Doing church stuff can take over your life, becoming a chore rather than a service you give freely because you understand that service is part of the call on us. When doing church stuff becomes 'you' than that's a problem for you, for your family, and ultimately, for your church - it stops you being flexible, stops you sharing service with others, discourages others from coming forward and allows complacency to infect those who see everything being done, so they needn't bother.

The people in church who regard their volunteering as ownership are a problem for Vicars and a problem for the rest of the parishioners who might intrude into their space? I've know people to become offended, take umbrage of someone else doing their stuff and the bad feeling that can emanate from that.

I've know letters of complaint on trivial things to the Bishop or Arch Deacon when someone who feels that they're the centre of attention, feeling deprived of their role. Not by them personally, but from their supporters. It's divisive and leads to broken relationships and congregations, unless gripped firmly, but pastorally at the outset.

This is where the incumbent and PCC need to be a team and not divided. Where collaborative ministry and team building is inclusive, but with boundaries and where everyone is given the opportunity to serve.

Being sensitive to people's feelings isn't the same as being subjected to emotional blackmail through tears or awkward silences or even avoidance.

There's something in the DNA of some churches that allows grievances to fester - we all try to be nice to each other, and don't face the difficult bits of someone who's past their ministry sell by date and we lack the moral courage to say - time to take a step back.

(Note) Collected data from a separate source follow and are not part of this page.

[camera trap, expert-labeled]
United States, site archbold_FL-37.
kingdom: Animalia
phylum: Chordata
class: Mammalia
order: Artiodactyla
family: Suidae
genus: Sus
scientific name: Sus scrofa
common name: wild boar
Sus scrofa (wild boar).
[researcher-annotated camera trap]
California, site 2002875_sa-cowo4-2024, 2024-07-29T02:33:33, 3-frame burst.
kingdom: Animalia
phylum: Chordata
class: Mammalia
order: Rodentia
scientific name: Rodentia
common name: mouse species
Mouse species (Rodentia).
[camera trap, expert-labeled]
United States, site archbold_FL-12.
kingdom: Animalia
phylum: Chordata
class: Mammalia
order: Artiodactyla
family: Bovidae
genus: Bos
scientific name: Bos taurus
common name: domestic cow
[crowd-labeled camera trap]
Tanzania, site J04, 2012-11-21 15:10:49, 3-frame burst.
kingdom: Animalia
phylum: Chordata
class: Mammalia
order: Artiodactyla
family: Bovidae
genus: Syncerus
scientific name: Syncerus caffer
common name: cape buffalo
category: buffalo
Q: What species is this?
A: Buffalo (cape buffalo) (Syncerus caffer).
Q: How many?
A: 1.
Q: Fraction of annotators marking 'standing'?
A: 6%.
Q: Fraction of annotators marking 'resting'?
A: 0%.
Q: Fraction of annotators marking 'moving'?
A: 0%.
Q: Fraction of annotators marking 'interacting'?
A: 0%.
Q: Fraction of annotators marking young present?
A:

Having been in these situations myself, I know that not taking sides is important, but sitting on the fence is also difficult. I've been a someone who's been able to listen impartially and try to help others to see that things have to change and develop. That others deserve a chance as well.

In my case, I was eventually driven to move to a church in another diocese because the diocese that I was with, completely blocked any chance of further ministry development consistently after I came back from back with a NO. So the issue can also be external to the parish, not just within it.

Now, I'm on schedule to train for LLM in September - having made the change, God has been kind as have the new people I'm loving being with.

UKViewer said...

That should have been back from BAP. Darn autocorrect :)

Vic Van Den Bergh said...

Aha volunteering and vocation: There's the rub!

UKV - agree about saying 'No' at times (think my last comments support that) and ownership rather than imposed is an important issue. Worry comes when ministry of any kind is a job innit?